This example Cumin command targets 131 cloud VMs:
cumin -b30 'O{project:tools}' 'id'
Running it in cloud-cumin-03.cloudinfra.eqiad1.wikimedia.cloud completes in about 7 seconds, while running it in cloudcumin1001.eqiad.wmnet completes in about 60 seconds.
(In T323484 we had to increase connect_timeout to 20 seconds in cloudcumin hosts, otherwise it would not even complete.)
Debugging this slowness with @dcaro we uncovered two main reasons and some possible solutions.
Reasons
SSH connections from cloudcumin to a Cloud VM use the so-called "double jump": they first connect to a Squid proxy at install1004.eqiad.wmnet, then to a SSH bastion host at restricted.bastion.wmcloud.org.
- In the bastion, each connection from cloudcumin starts an instance of ssh-key-ldap-lookup, and that eats a lot of CPU, causing the bastion to slow down (load average climbs to more than 10)
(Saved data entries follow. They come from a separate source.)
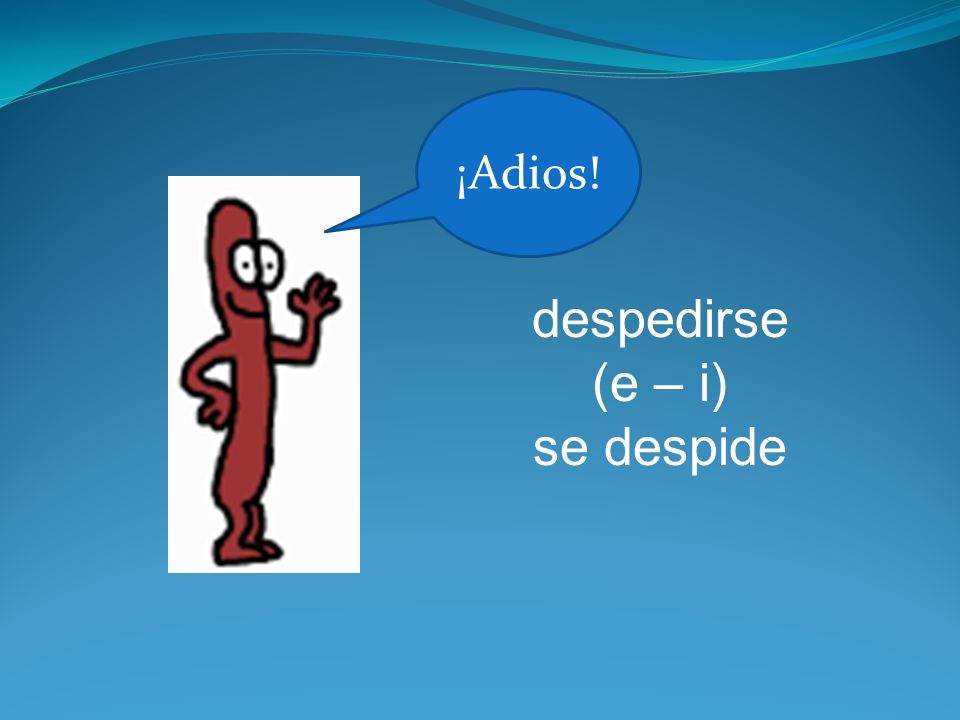 ¡Adios!

despedirse
(e – i)
se despide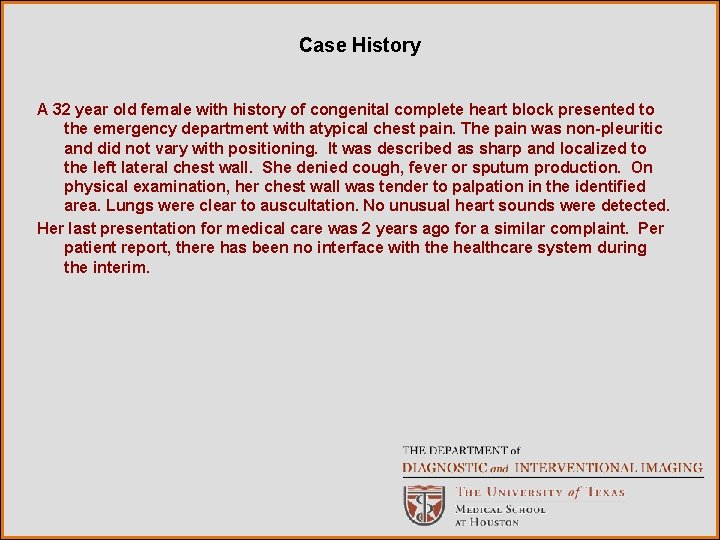 Case History

A 32 year old female with history of congenital complete heart block presented to the emergency department with atypical chest pain. The pain was non-pleuritic and did not vary with positioning. It was described as sharp and localized to the left lateral chest wall. She denied cough, fever or sputum production. On physical examination, her chest wall was tender to palpation in the identified area. Lungs were clear to auscultation. No unusual heart sounds were detected.

Her last presentation for medical care was 2 years ago for a similar complaint. Per patient report, there has been no interface with the healthcare system during the interim.

THE DEPARTMENT of
DIAGNOSTIC and INTERVENTIONAL IMAGING
THE UNIVERSITY of TEXAS
MEDICAL SCHOOL
AT HOUSTON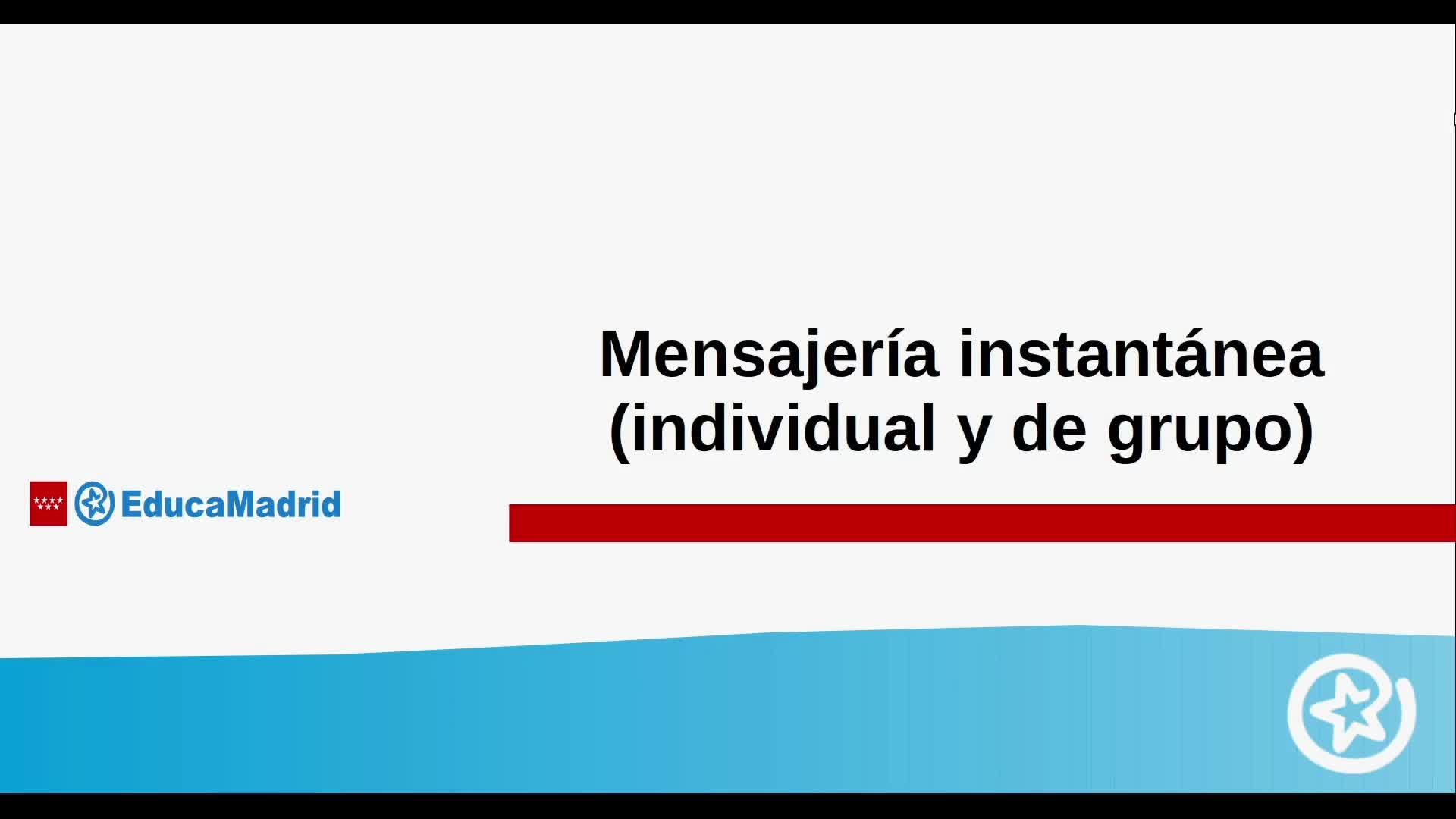 Mensajería instantánea (individual y de grupo)

EducaMadrid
- We tried using SSH multiplexing, which resolves the load problem on the bastion (ssh-key-ldap-lookup is called only once), but the shared TCP connection between cloudcumin and the bastion host is always terminated after a few seconds. We suspect the termination is caused by the Squid proxy, because we don't see this behaviour when using a multiplexed connection between our local machines and the bastion.
Possible solutions
- Beefing up the bastion VM with more CPUs and/or optimizing the ssh-key-ldap-lookup script to use fewer resources
- Finding out why the multiplexed connection is terminated after a few seconds
Debugging info
This is the SSH multiplexing configuration that we tried adding to /etc/cumin/ssh_config in cloudcumin1001:
ControlMaster auto ControlPath ~/.ssh/control-%C ControlPersist 10m
Running a manual SSH to establish the shared "Control" connection with verbose logging:
root@cloudcumin1001:~# SSH_AUTH_SOCK=/run/keyholder/proxy.sock ssh -vvv -F /etc/cumin/ssh_config restricted.bastion.wmcloud.org
In another window:
fnegri@cloudcumin1001:~$ sudo cumin -b30 'O{project:tools}' 'id'
Cumin completes a bunch of hosts successfully and very quickly (40 PASS in 6 seconds), then it starts failing. The "Control" connection logs show:
debug3: mux_client_read_packet: read header failed: Broken pipe debug2: Control master terminated unexpectedly Shared connection to restricted.bastion.wmcloud.org closed.
Running a similar "Control" connection from my local machine to the same bastion, Cumin succeeds even with -b 30, so I suspect (but might be wrong) that the Squid proxy is terminating the "Control" connection.
Interestingly, running Cumin in cloudcumin1001 with -b 3 instead of -b 30, it completes successfully, and the "Control" connection is not terminated. So why would Squid terminate the "Control" connection only when 30 sessions are being multiplexed?